Выбрать главу

Неужели его чувственность – это та самая мучительная особенность идеальной жертвы? Этот мальчик – глубокий, текучий, как вода, чуткий и сострадательный, живущий в постоянном внутреннем напряжении. Но при этом – тонкий и безжалостный манипулятор. А если так, то идеальная жертва – сам Залевский, со всей своей нерастраченной, недовоплощенной чувственностью.

В Арпор приехали еще засветло. На рынке царило праздничное оживление, толчея, шум, звучала музыка, то наплывая, то отдаляясь. Вокруг площади торговали снедью: предлагали пирожки с тунцом, пиццы, запеченных кальмаров. Марин только и успевал оттаскивать от них спутника. Со всех сторон сыпались предложения сделать пирсинг, заплести дреды, погадать по руке.

Ночная ярмарка овладевала хореографом, кружила в водовороте массовки, выносящей на гребень солистов: музыкантов, шпагоглотателей, декламаторов, акробатов. Его завораживала внутренняя гармония сутолоки, текучесть происходящего. В ней был свой ритм, своя живописность.

Мальчишка уселся к девушке, наносящей на тело рисунки хной, и протянул ей руку.

– Если хочешь мехенди, сделай лучше на ноге. Когда хна поблекнет, рука будет выглядеть, как покрытая сыпью, – предостерег Залевский.

Тот проворно одернул руку и встал – передумал себя украшать.

– Я лучше татуировку сделаю, будет брутально, – поделился он планами. И Марину стало жаль его нежной перламутровой кожи, его аристократической руки.

– На долгую память о глупости.

– Ну, имею же я право на свою порцию глупостей?

– Иметь право – не значит быть обязанным. Так что у тебя есть выбор, – проворчал Залевский, понимая, что спорить бесполезно: все равно решение парень примет сам, у него не спросит.

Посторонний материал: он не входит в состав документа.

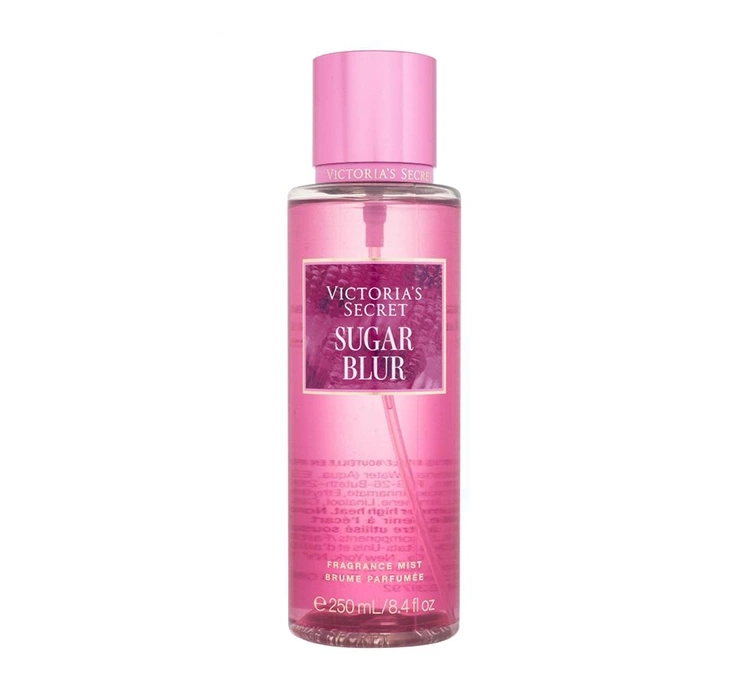 victoria's secret sugar blur mgiełka do ciała 250 ml     
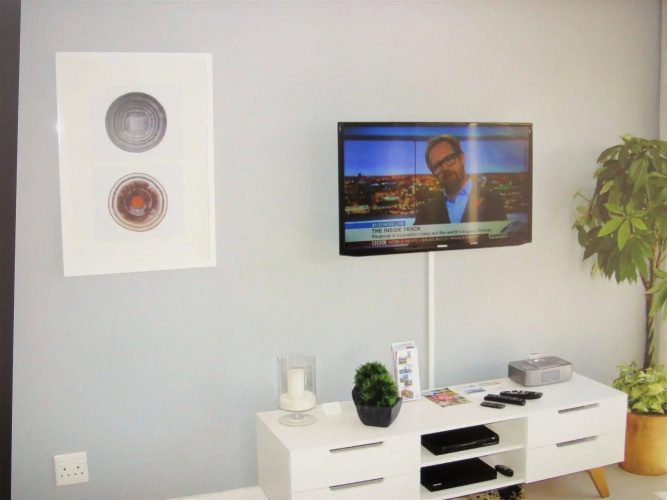 Parkhill Luxury Apartment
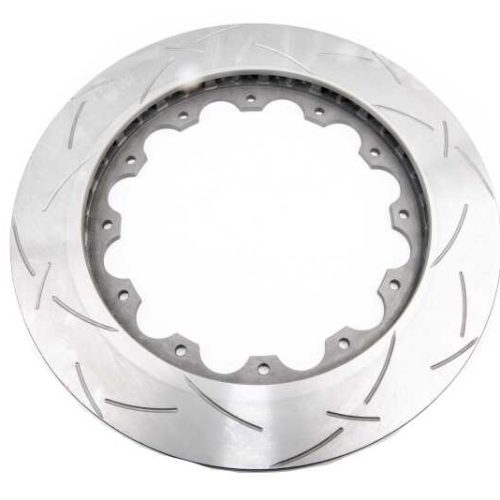DBA 5000 Series T3 Slotted Rotor Direct Replacement Brake Rotor for High-Performance Street, Track, and Rally Vehicles - Premium Replacement - Image 7
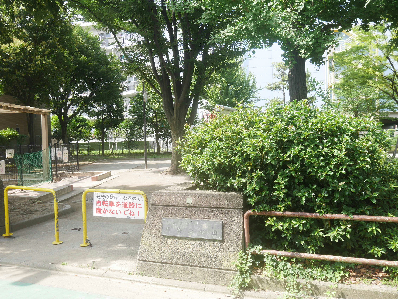 公園　興野北公園（公園）まで165m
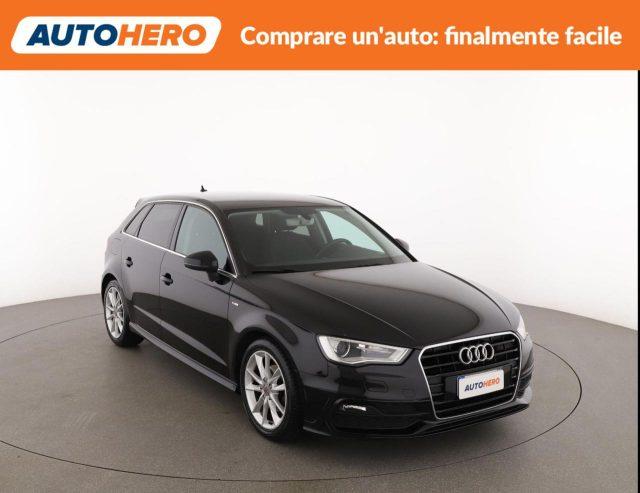 AUDI A3 SPB 1.4 TFSI 125 CV Attraction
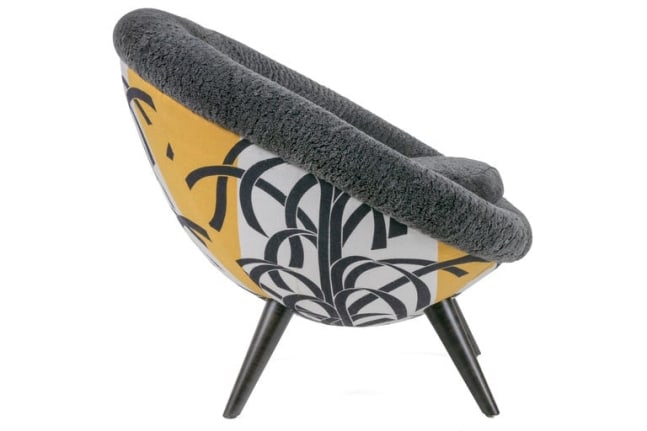 Lounge Chairs in the Style of Jean Royere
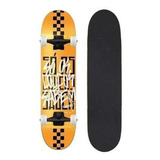 Skateboard Kronik Charlie Brown Jr Só Os Loucos - Bel Fix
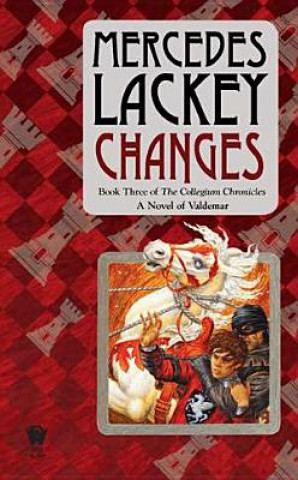 Book Changes Mercedes Lackey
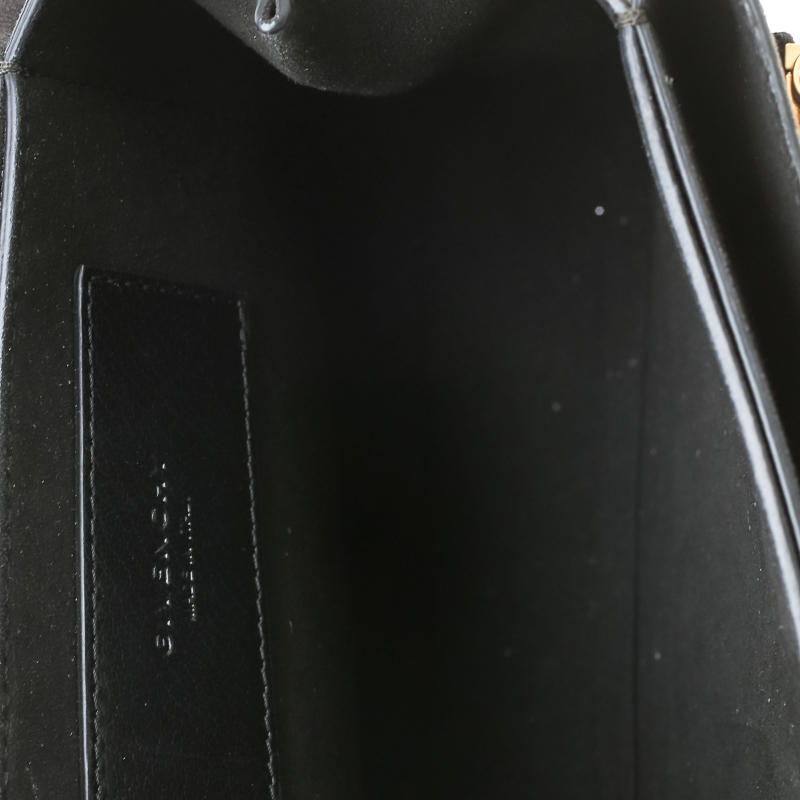 Vegan leather crossbody bag Givenchy Black in Vegan leather - 35931131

Наконец добрались до нужных рядов. Средь разноцветного тряпья выбирали хлопковые однотонные рубахи и с набивным рисунком шальвары. Марин копался в шарфах из волокна конопли и крапивы – любимых аксессуарах, пока его друг переодевался тут же, за шторкой, сооруженной продавцом из старенького покрывала.

Преображение юноши взволновало Залевского. Он выглядел в этническом наряде органично и даже изысканно, и при этом совершенно по-европейски. Забранные в короткий хвостик волосы открывали его умное тонкое лицо, слегка позолоченное загаром, серо-голубые глаза пристально вглядывались в зеркальное отражение. Он изучал свой новый неожиданный образ. Он нравился себе, едва сдерживал счастливую улыбку. Марин торопливо делал снимок за снимком, пожирая камерой своего юного друга, не будучи в силах остановиться. Даже в базарном богатейшем разноцветье этому парню не грозило затеряться.

– Хватит уже, сука, снимать, – засмеялся мальчишка, весь в смущении от постигшей его радости обретения нового себя. В его глазах, обращенных к Марину, светилась нежность.

По всей видимости, догадался Залевский, общение перешло в стадию настолько дружескую, что сделало допустимой привычную грубость. Без поправок на возраст и статус. Наверное, такая вольность означала в его среде высшую степень доверия, но все же слегка шокировала. Он и сам бывал несдержан, но в совершенно других обстоятельствах. Ему ничего не стоило оскорбить танцовщика или танцовщицу, если они не старались. Но грубость «от чувств» он находил вульгаризмом, спецификой уличного воспитания. И все равно млел. Вот он – живой, нервный, теплый, забавный. Словно птенец в его больших руках – щегол, птичка певчая. Большеротый, горластый, клюет за пальцы, пищит дерзко, неуважительно, и рвется улететь. А ты гладишь его бережно и боишься сделать ему больно своей лаской. И ты мог бы попытаться приручить птенца, кормить с руки, но тебе хочется наблюдать за его свободным полетом. Неужели придется его отпустить?